As president of Liberal Judaism, I share the appreciation of so many within our community, and far beyond, for the life and work and personality of Lord Rabbi Jonathan Sacks.
He brought so much recognition to – and respect for – Anglo-Jewry through his erudition, his broadcasting and lectures.
His intellectual contribution to modern Orthodox Judaism was immense and his wisdom and writings were appreciated by Jews and non-Jews across the spectrum of religious belief and within the secular academic world.
Who could not be impressed by the erudition, humour, good sense and Jewish warmth that came over in his regular Thought For the Day broadcasts? His lectures were easy to follow, full of information and thought-provoking. His articles and commentaries were invariably interesting, often with an idea on which to base a sermon or a discussion. His ability to bring classical or modern Jewish quotations, or reference to a very wide range of literature, to a talk on contemporary social issues was impressive.
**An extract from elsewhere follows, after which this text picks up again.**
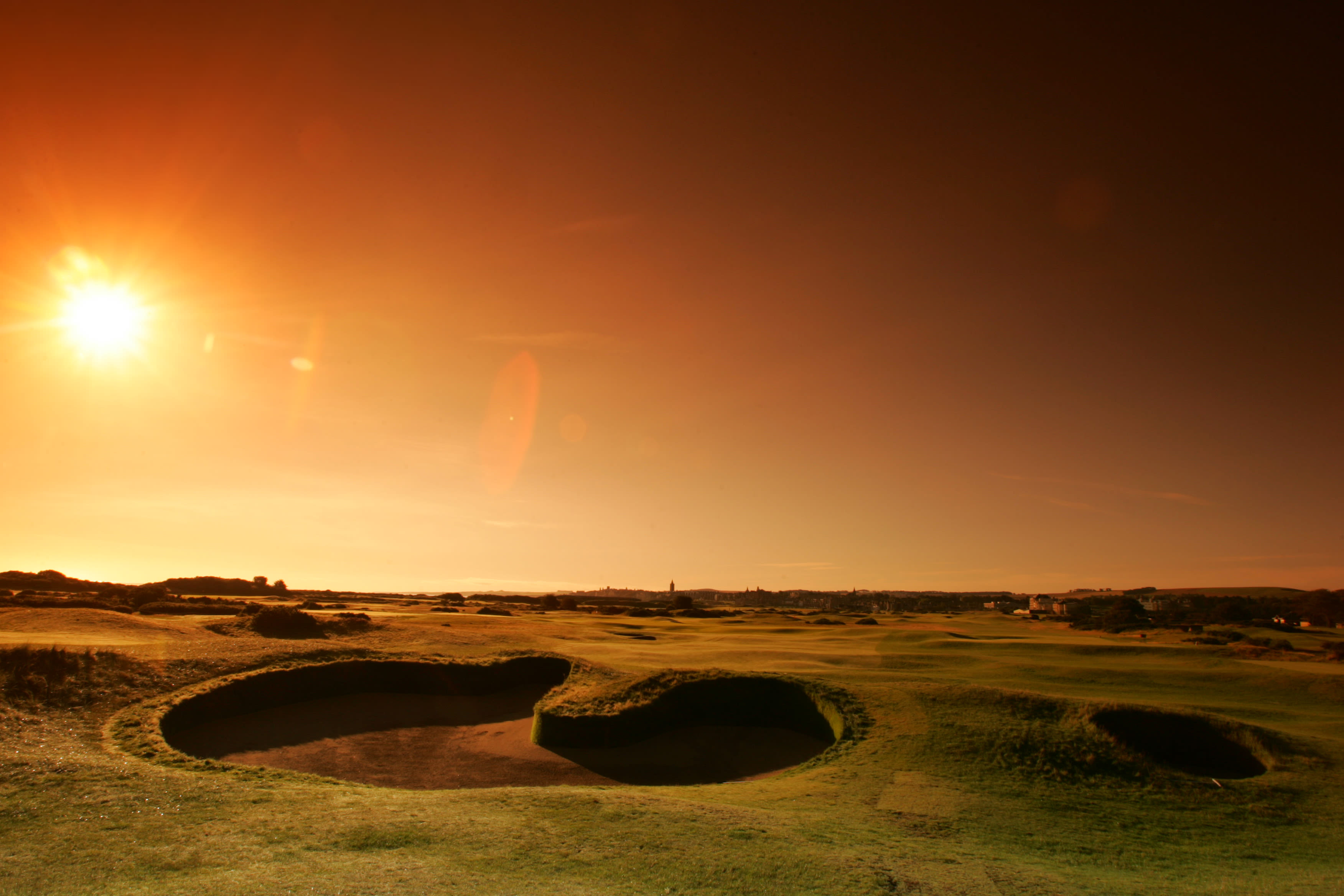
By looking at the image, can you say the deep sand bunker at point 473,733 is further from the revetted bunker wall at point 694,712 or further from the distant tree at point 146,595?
the distant tree at point 146,595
His books were valuable additions to modern Jewish thought and were rightly admired by the general public.
One of his early books brought a certain disenchantment to the Progressive Jewish community. The Dignity of Difference was quite rightly praised for its inclusivity, but then we thought – if so open to the truth and validity of other faiths, what about Liberal Judaism?
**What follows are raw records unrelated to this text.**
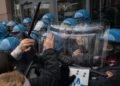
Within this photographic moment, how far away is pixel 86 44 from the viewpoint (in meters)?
2.45

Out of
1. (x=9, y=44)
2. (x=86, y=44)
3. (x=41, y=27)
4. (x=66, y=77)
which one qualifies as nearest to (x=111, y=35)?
(x=86, y=44)

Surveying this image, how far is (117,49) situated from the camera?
2.51 meters

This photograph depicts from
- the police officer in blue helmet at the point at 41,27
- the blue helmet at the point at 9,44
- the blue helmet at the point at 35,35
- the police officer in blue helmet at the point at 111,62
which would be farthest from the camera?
the police officer in blue helmet at the point at 41,27

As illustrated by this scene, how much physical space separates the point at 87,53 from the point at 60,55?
0.25 metres

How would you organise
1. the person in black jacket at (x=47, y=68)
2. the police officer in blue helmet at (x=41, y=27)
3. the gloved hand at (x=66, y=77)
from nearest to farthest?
1. the person in black jacket at (x=47, y=68)
2. the gloved hand at (x=66, y=77)
3. the police officer in blue helmet at (x=41, y=27)

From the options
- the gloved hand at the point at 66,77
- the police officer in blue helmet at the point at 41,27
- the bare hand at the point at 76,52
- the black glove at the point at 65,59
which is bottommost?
the gloved hand at the point at 66,77

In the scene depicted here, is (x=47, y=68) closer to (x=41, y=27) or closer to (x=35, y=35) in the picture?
(x=35, y=35)

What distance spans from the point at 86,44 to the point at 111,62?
10.9 inches

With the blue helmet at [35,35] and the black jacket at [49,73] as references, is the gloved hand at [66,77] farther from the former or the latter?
the blue helmet at [35,35]

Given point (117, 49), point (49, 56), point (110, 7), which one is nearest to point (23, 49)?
point (49, 56)

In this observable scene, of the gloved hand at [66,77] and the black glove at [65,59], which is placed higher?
the black glove at [65,59]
We are not so different, but did not seem to have a place in his thinking. Of course, he also got into trouble for this book from the Charedi community. It’s not easy being a Chief Rabbi in the modern world.
I recall joining him at interfaith gatherings and seeing the respect shown to him and the easy way he mixed in company. The great and the good had great respect for him and his congregants adored him. On a personal level, he was always friendly and collegial towards me. I recall several occasions when his quit wit and jokes brought peals of laughter from the congregation or audience.
He was an intellectual giant, but with a human face. He brought so much to the Jewish and non-Jewish world – he will be greatly missed, above all by his wife and constant supporter, Elaine, and by his family.